Mais arrivé avec les autres au milieu de la salle, Lyllian se taisait tout à coup, atrocement pâle. Skotieff qui le suivait, le voyant chanceler, l’interrogeait.

— Qu’avez-vous ? mais, sacrebleu, qu’avez-vous ?

— Là, dans ce coin…

— Hé bien…

— Tout un passé ! Harold Skilde !

— Quoi, ce vieux bonhomme, bouffi, malpropre et laid ?

— Il m’a vu… C’est trop tard. Avançons.

Harold Skilde avait en effet aperçu lord Lyllian. Il le regardait comme un homme ivre. Tant de choses s’étaient passées depuis leur dernière rencontre, tant de désastres, tant de ruines… Le procès, la prison, la misère, la honte… et pourtant quelle fierté dans ce calvaire… puis la pétition des poètes demandant grâce pour l’artiste… Paris ensuite, Paris où Skilde s’était réfugié pour souffrir, pour durer… mais soudain lui apparaissait ce fantôme, cet enfant d’extase et d’amour, toute sa volupté à lui, toute sa souffrance… et l’ingratitude, et l’oubli !… Ô supplice !…

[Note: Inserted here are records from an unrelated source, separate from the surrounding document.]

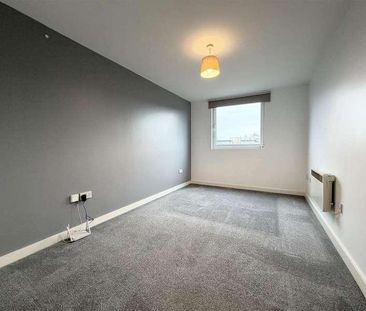 Jason Street, Liverpool, L5 - Photo 2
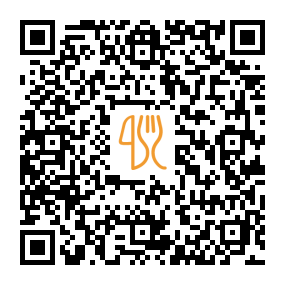 QR-code link para o menu de Signature Popcorn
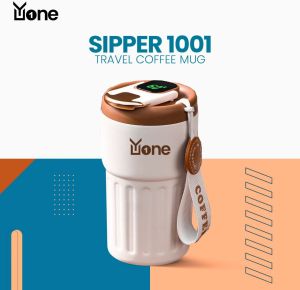 Tumblers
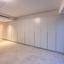 7 bedroom detached house for sale latsia nicosia 1399369 thumbnail 5402502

Cependant Lyllian, très ému, mais très raide, comme magnétisé, arrivait au niveau de l’écrivain, sans regarder, livide…

— Lyllian, Lyllian… vous ne me connaissez plus ? bégayait Harold Skilde… debout, tremblant. Mais voyons… Souvenez-vous ! Alors, comme les autres, vous m’avez lâché ? Je suis vieux, je suis laid. Je suis misérable, pourtant vous m’avez bien aimé… Lyllian, où donc allez-vous ? Ne partez pas, ne partez pas, faites-moi l’aumône d’un rêve, parlez-moi… Renold, je n’ai que vous au monde !

Aux premiers mots, Lyllian épouvanté s’était enfui, et seul, grotesque et pitoyable, Skilde, cet homme qui avait écrit des chefs-d’œuvre, ne trouvait plus une phrase, devant la porte close, pour exprimer son anéantissement.